From experience I'm learning humility in the healing process is extremely important.
"To be humble is to recognize gratefully
our dependence on the Lord—to understand that we have constant need for
His support. Humility is an acknowledgment that our talents and
abilities are gifts from God. It is not a sign of weakness, timidity, or
fear; it is an indication that we know where our true strength lies. We
can be both humble and fearless. We can be both humble and courageous.
Jesus Christ is our greatest example of humility. During His mortal
ministry, He always acknowledged that His strength came because of His
dependence on His Father. He said: “I can of mine own self do nothing. .
. . I seek not mine own will, but the will of the Father which hath
sent me” (John 5:30). The Lord will
strengthen us as we humble ourselves before Him. James taught: “God
resisteth the proud, but giveth grace unto the humble. . . . Humble
yourselves in the sight of the Lord, and he shall lift you up” (James
4:6, 10)." (True to the Faith (2004), 86-87)

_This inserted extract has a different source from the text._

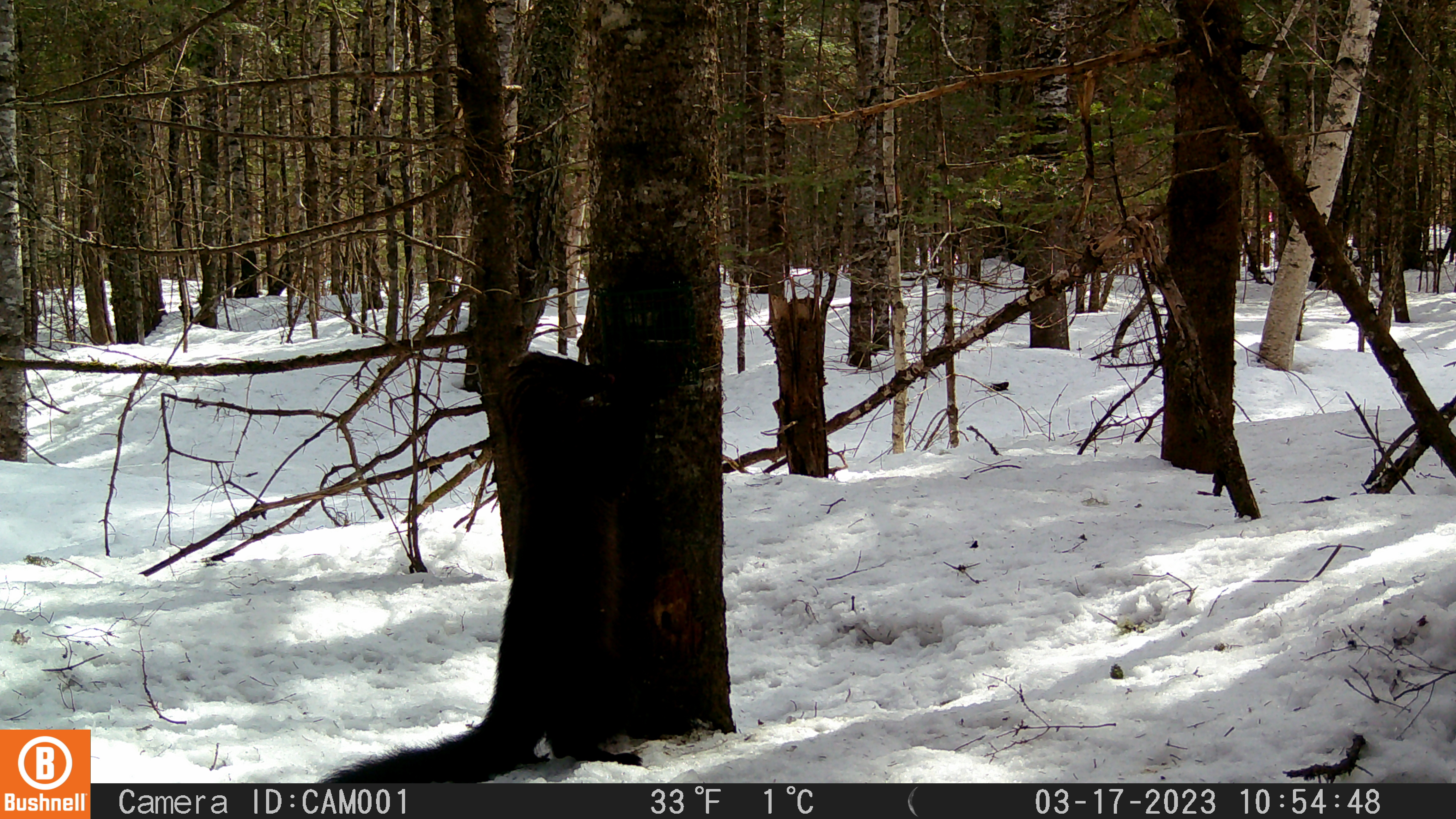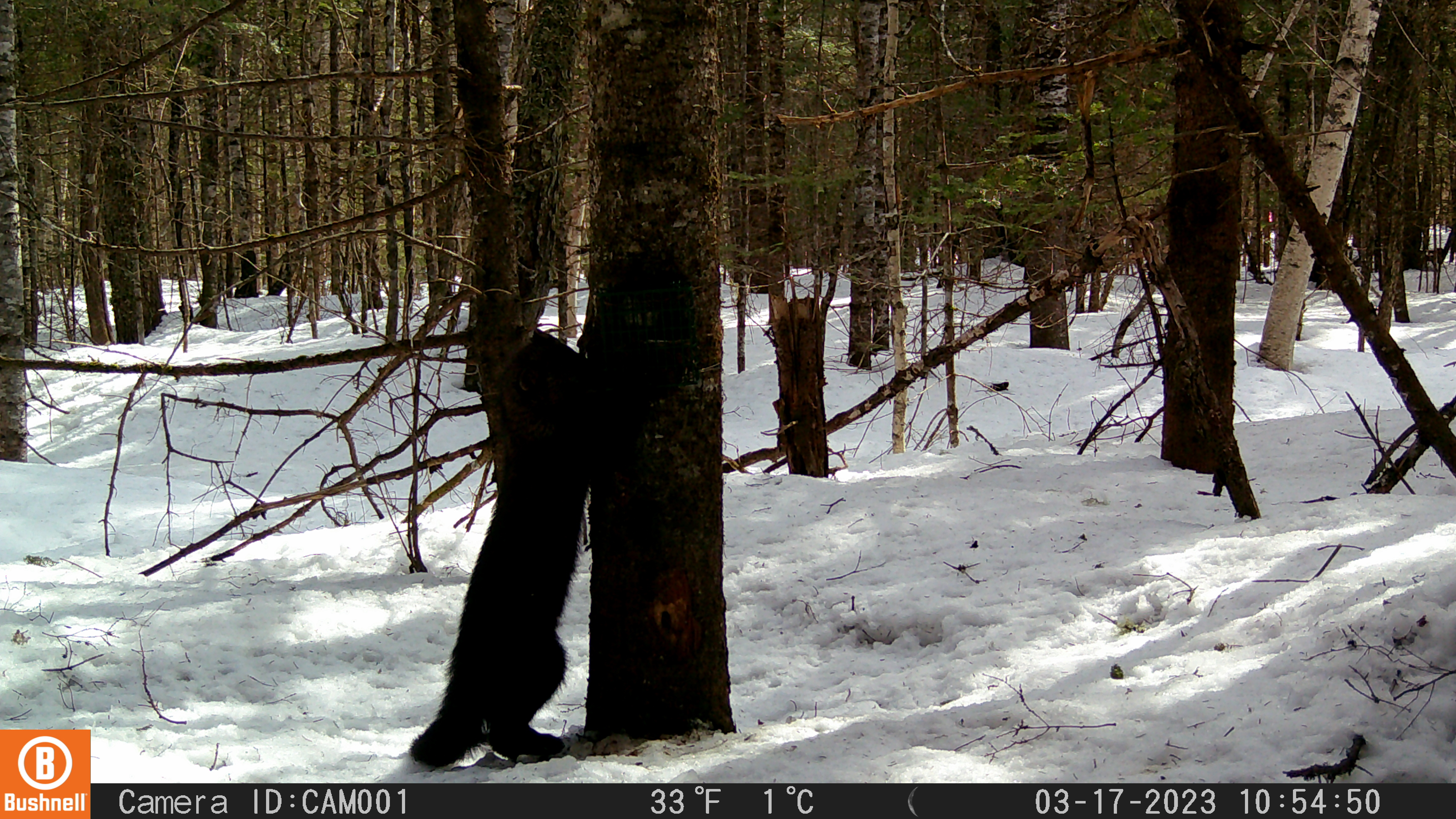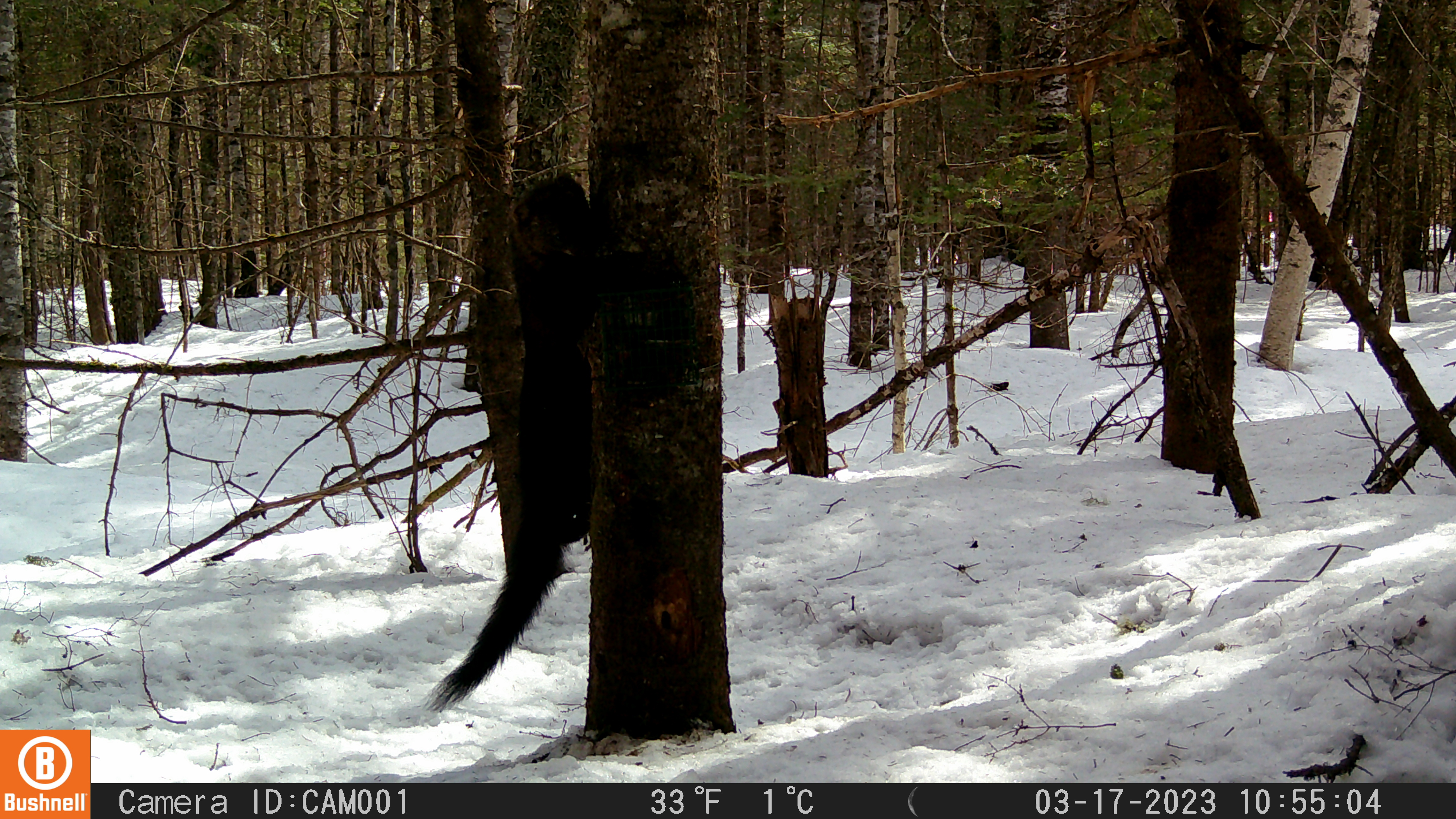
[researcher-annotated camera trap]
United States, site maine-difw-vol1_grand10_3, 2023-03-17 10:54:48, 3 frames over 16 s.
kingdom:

I learn more every day about humility. I am not an expert but I do know that being humble in the process of healing from childhood sexual abuse and helping others to heal not only brings strength but miracles. Many times I have felt like I was at a dead end. Where do I go and how do I get help? I've found that as I've humbled myself and sought out help from others I was able to see at least a little further down the path towards progression.
It's hard for me to describe how to be humble as a survivor and easier for me to show how humility in those around me has helped me to grow. Let me tell you a little bit about my counselor. I prefer to use the word counselor instead of therapist for many different reasons but one is it honestly just makes going to counseling or "therapy" feel less intimidating.

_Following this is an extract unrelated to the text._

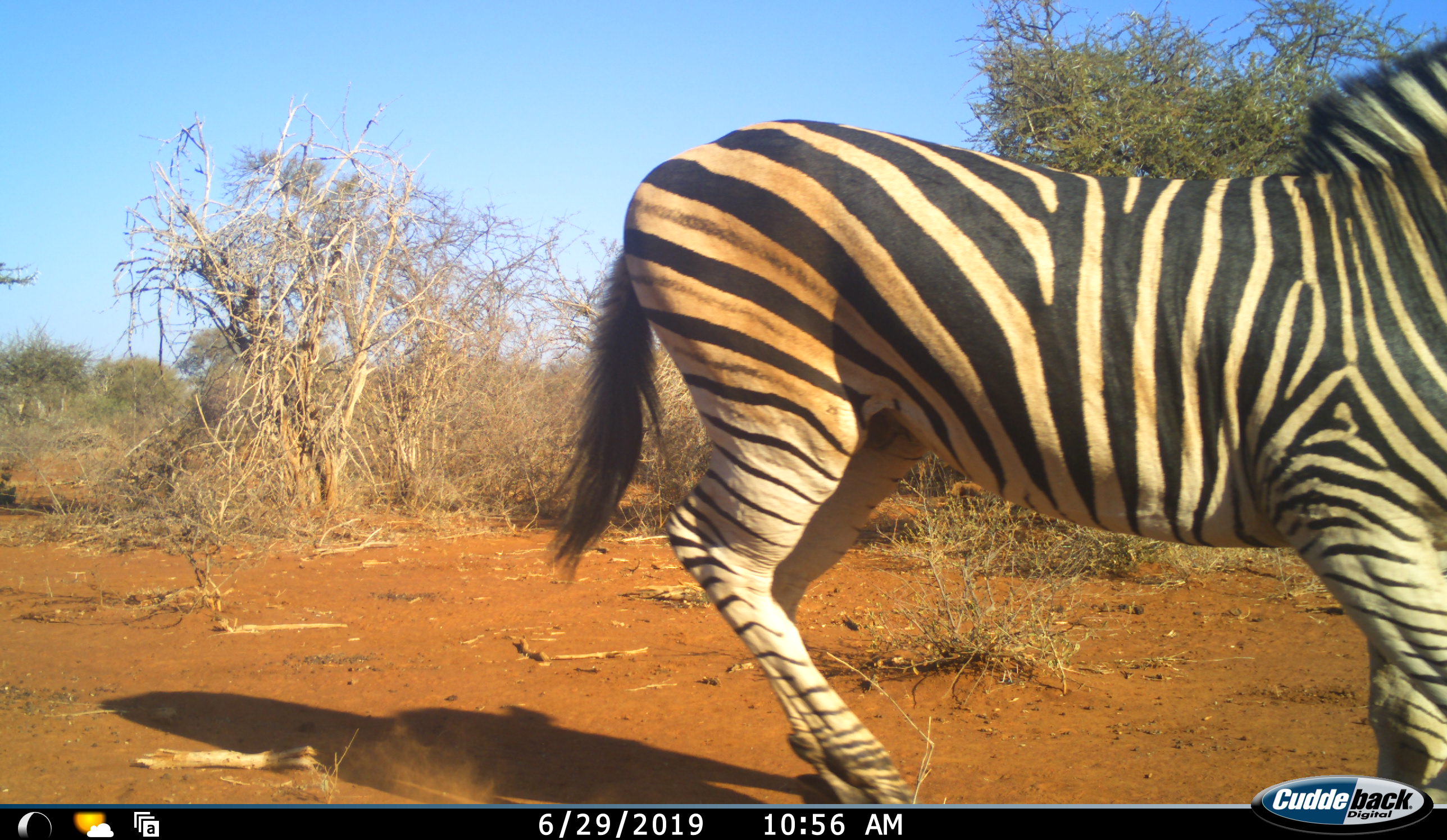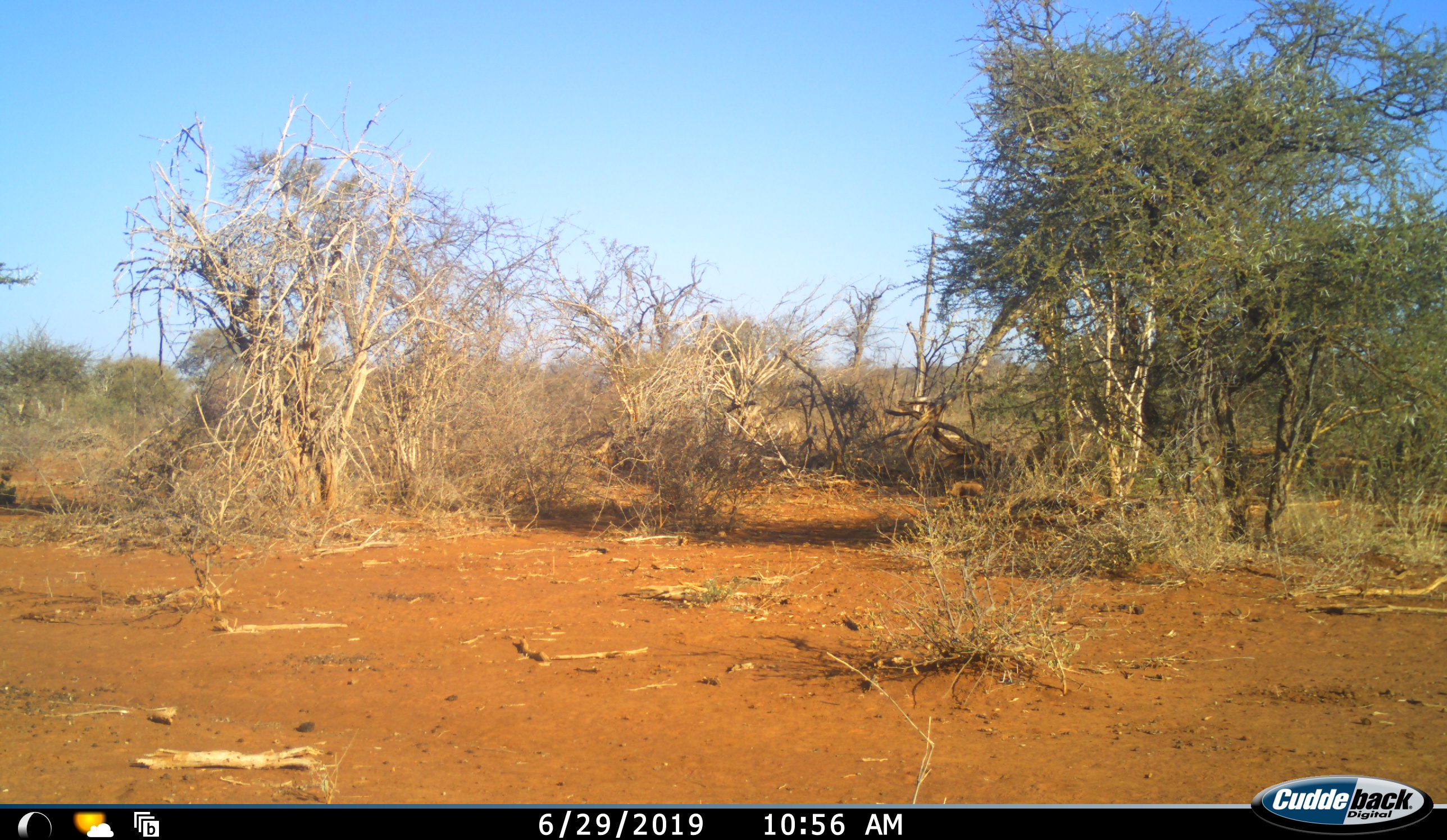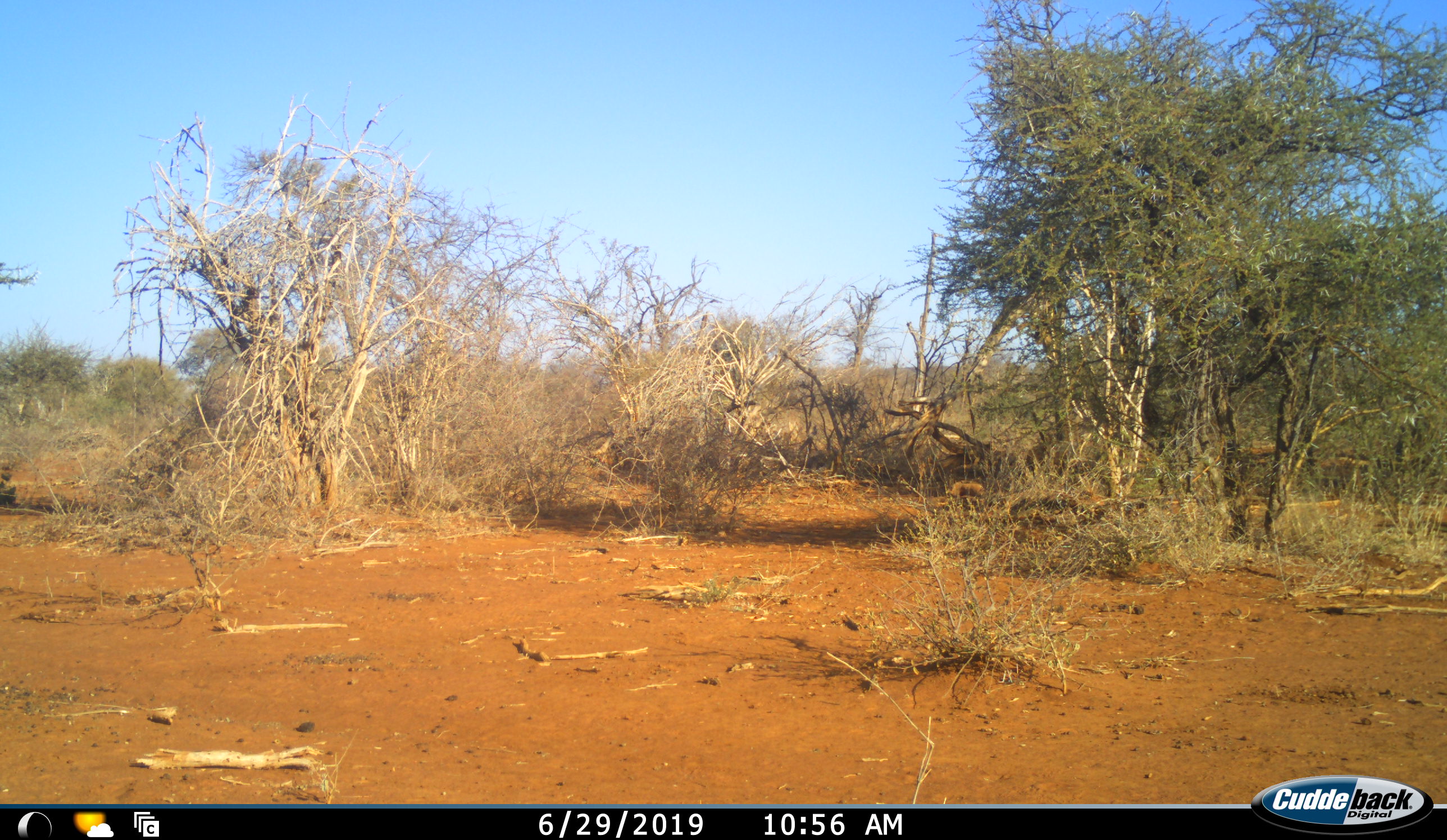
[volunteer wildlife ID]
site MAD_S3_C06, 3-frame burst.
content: unidentified animal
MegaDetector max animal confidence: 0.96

I have the perfect counselor for me at this time in my life BUT she is not perfect, very close though. I know this and so does she. I have seen how much her humility has not only sparked new avenues of healing but has empowered and given me strength. There have been times while in a session where she will ask me a question accompanied with, "And I don't know the answer either." It has been relieving to know that together we are discovering the answers to progress rather than feeling like I am less than her in any way.

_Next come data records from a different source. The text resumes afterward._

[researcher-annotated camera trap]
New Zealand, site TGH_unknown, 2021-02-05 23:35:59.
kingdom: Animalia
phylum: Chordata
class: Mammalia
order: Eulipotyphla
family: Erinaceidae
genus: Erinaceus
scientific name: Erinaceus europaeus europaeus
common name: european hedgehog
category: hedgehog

President Hinckley mentioned in the clip below that we can show humility by lifting others as high or higher than we are. For survivors of childhood sexual abuse, or at least for me, it is natural to feel less than, broken, discarded, or just incapable of normal everyday activities due to triggers. Those who have impacted me the most to heal have been those who have lifted me up, taught me as we learned together, and were willing to succor me even with having weaknesses or lack of knowledge.